Użytkownik
Bóg nie jest po to, żeby Go czuć, żeby na rozpalał fizycznie, żebyśmy unosili się nad ziemią. Bóg jest, istnieje, stoi obok nas zawsze. Bóg jest jak powietrze, którego nie czujesz, ale wiesz na 100%, że istnieje. Słyszałam kiedyś na zachętę, że Bóg na początku, na zachętę daje nam takie "cukiereczki", żeby nas zachęcić. Gdyby od razu dał nam trud i cierpienie, ciężko byłoby kogokolwiek zachęcić, żeby ten poszedł za Nim. Widać to dobrze przy powołaniu Piotra - Jezus poleca, by ten raz jeszcze zarzucił sieci, i nagle okazuje się, że wbrew logice połów jest tak wielki, że rozrywają się sieci. Gdyby Bóg nie uczynił dla Piotra tego cudu, czegoś, co po ludzku było zachęcające, to być może Piotr nie odważyłby pójść się za Nim. Zresztą, kto poszedłby za Jezusem, gdyby na wstępie usłyszał: "Cześć stary, wiesz, jest sprawa, chodź za Mną, wiesz, będzie fajnie, pocierpimy razem, będą cię prześladować, Ja umrę na krzyżu, ty też, co ty na to?? "... Myślę, że byłoby niewiele chętnych... Ale każdy z nas wie, jak skończyła się droga Jezusa... Że On przyszedł aby cierpieć, bo miłość zawsze oznacza cierpienie, więc i dla nas nie ma innej drogi... Dlatego nie możemy oczekiwać, że nieustannie będzie tak różowo, bo będzie coraz trudniej... wystarczy poczytać biografie świętych, niektórzy przez kilkanaście lat albo nawet dłużej przeżywali noc duszy, gdy W OGÓLE nie odczuwali Boga, jego obecności. To, co napisałam wyszło tak bardzo smętnie i pesymistycznie, tak jakby po pierwszych chwilach fascynacji Jezusem, potem był już czas tylko na pot i łzy... Ale to nieprawda... Bo w rzeczywistości mimo tych wszystkich trudów, a może właśnie dzięki nim, człowiek coraz głębiej wchodzi w tajemnicę tej miłości, coraz bardziej się nią zachwyca, i daje mu ona coraz więcej radości... Jak mówił św.Jan Bosko "Smutny święty, to żaden święty"... Bo mimo wszystkich przeszkód, całego tego bólu i ludzkiej bezradności, jeśli przeżywamy to wszystko w łączności z Nim, to prowadzi nas to do najprawdziwszej, najbardziej autentycznej radości... nie bez powodu wszystkie 8 błogosławieństw (a błogosławiony znaczy przecież - szczęśliwy) odnosi się do sytuacji, których normalny człowiek wolałby unikać tj. płacz, smutek, prześladowania, głód... bądźmy więc BŁOGOSŁAWIENI!!!
Offline
siostrzyczka napisał:
Bóg nie jest po to, żeby Go czuć, żeby na rozpalał fizycznie, żebyśmy unosili się nad ziemią.

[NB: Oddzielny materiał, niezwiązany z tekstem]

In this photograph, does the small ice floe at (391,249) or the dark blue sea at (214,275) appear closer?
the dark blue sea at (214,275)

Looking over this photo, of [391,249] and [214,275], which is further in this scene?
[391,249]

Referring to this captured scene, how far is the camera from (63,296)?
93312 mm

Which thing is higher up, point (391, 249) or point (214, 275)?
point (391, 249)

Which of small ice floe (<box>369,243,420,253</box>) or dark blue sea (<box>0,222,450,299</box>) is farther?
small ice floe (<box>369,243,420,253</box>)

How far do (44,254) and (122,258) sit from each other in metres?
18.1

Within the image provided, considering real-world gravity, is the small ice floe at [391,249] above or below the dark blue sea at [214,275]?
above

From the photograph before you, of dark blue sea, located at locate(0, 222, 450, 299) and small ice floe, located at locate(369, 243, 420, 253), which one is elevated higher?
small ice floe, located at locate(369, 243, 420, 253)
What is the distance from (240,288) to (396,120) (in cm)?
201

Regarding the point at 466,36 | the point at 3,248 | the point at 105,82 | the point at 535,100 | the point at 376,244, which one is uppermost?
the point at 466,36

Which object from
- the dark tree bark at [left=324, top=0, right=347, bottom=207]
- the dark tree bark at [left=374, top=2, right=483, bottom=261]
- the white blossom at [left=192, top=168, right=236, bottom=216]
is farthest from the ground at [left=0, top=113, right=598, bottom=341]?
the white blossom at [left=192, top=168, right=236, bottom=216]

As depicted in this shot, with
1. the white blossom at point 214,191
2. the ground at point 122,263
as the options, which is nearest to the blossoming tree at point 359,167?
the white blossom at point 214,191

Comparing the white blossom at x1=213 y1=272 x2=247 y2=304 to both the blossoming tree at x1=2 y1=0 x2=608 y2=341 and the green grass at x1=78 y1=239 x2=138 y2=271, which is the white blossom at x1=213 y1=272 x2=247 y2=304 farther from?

Praktycznie wyrwane z całości, ale jak zdefiniować to, że czasem odczuwam jego bliskość tak mocno, że praktycznie czuję się jakbym leciał a tu nagle BUM. Ktoś mi podciął skrzydła.
Po wczorajszych przemyśleniach zaczynam zastanawiać się jak zdefiniować ZŁO i jak z nim walczyć. Wiem że nie powinniśmy zaprzątać sobie głowy złym, ale czyż nie lepiej znać swojego wroga aby wiedzieć jak z nim walczyć?
Offline
Tak, to jest konieczne, dlatego warto zgłębiać wiarę, zaglądac do Pisma św. gdzie są wskazówki jak walczyć ze złem.